School holidays are great. Not having to do those two one-hour school runs every day gives me back ten hours a week alone, and the kids' clubs also stop, which adds up to another nine or so hours. Not having to wake up at 6:30am - I work from home so can get up at 8:30am - means I'm less tired to begin with, too, although it takes me a few weeks of not having to wake up at 6:30am before I stop automatically waking up at 6:30am!
However, when I get a free moment, I just feel... tired, and have no enthusiasm for anything. I tend to just slump in a chair and watch Youtube videos of people doing the things I'd like to do, until I run out of time. Unless I can awaken The Enthusiasm, I rarely have the energy to do much. This tends to leave me feeling guilty, as there's a lot of tasks on my TODO list that hang over me, and I feel I need to get them out of the way before I can work on "fun" stuff. Sometimes I have no choice; at the time of writing, my workbench in the workshop is taken up with a partly-built set of shelves for the living room, and I can't do much else until they're done and installed.
The guilt is a real pain. Logically, I know it's healthy to have some time off, and that resting and reading and passive media consumption and just chatting with my family is important for my self-care so should be the top thing on my TODO list after a few weeks of constant pressure - but I still feel guilt. Which depresses me and kills The Enthusiasm and makes the problem worse...
Usually, it takes me a week of no school runs and normal work, or two or three days off nothing, to get beyond that point and start to perk up. This means that, mainly, the school summer holiday is my best time.
Last summer, for the first week and a half I wasn't very productive; as before, I just sagged in my new-found free time. Enthusiasm for my projects started to pick up at that point, and I did some good work on the Eye of Horus, and started to have the energy for Morse practice again. I also had time to go for walks with Sarah and the kids a bit.
There's talk of school closures for a few weeks coming up to slow the spread of COVID-19; I will still be working as usual (I work from home) so it will be like a small summer holiday - which might be good for my TODO list, at least! But I suspect they'll be taken out of the normal summer holiday to prevent the kids' education from being affected in the long term... We'll see.
Update 2020-03-18 (2020-W12-03 for you ISO weekdate fans)
So, the schools aren't closed, but Sarah has a cough and a fever, and Mary has a cough, so under current guidance we're all to self-isolate for 14 days.
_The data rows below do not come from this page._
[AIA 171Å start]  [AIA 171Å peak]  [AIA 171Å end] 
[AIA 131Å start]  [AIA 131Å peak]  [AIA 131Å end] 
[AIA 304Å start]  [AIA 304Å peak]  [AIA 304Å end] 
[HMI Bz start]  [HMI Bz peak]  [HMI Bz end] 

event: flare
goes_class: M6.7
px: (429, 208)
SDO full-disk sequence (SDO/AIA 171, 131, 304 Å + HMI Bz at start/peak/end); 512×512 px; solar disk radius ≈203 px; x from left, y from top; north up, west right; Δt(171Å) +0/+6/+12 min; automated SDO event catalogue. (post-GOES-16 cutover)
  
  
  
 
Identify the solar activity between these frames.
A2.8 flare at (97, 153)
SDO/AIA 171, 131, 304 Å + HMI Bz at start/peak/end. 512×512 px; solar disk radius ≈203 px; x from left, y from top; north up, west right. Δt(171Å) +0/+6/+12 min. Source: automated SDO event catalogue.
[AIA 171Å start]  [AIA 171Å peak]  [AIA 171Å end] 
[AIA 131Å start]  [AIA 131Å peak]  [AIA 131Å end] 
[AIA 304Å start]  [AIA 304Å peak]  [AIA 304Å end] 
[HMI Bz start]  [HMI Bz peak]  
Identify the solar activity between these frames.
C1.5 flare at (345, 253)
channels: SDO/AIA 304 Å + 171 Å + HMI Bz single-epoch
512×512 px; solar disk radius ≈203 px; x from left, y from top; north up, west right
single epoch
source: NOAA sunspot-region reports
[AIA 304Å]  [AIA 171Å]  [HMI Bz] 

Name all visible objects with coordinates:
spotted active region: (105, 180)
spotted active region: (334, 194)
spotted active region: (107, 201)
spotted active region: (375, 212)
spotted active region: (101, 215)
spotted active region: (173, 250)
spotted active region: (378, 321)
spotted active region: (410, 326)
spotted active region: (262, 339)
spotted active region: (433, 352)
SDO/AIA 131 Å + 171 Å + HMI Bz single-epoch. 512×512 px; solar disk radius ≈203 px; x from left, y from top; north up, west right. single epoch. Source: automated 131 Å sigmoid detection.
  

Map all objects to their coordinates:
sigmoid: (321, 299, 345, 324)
I'm still working (I work from home anyway) so my weekday schedule now looks like this:
- 8am: Alarm goes off
- 9am: Get up, see if Sarah is OK and if she needs anything (she's isolated in a separate room).
- 9:30am: Start work
- Noon: Break for lunch, housework, sorting out things Sarah needs. Making lunch is a bit more involved than before, as we're trying to cook things from storecupboard food and ration out the "easy" stuff. Food is brought to Sarah and dirty plates collected after.
- 2pm: Back to work
- 6:30pm: Finish work, make dinner, eat dinner (again, take some to Sarah and bring it back later).
- 9pm: Relax for a bit
- 10pm: Bed
So I'm not getting much more relax-time in the week, but I am getting enough sleep, which is fantastic. I'm being a bit less productive at work, as I have a fair few interruptions from the family needing my help with stuff through the day and I'm distracting myself with worrying about stuff, but I'm still getting plenty done.
I've had one weekend so far - I mainly spent it being exhausted and not achieving much, as usual, but I'm quietly hopeful that will improve next weekend as I've been having enough sleep for a week!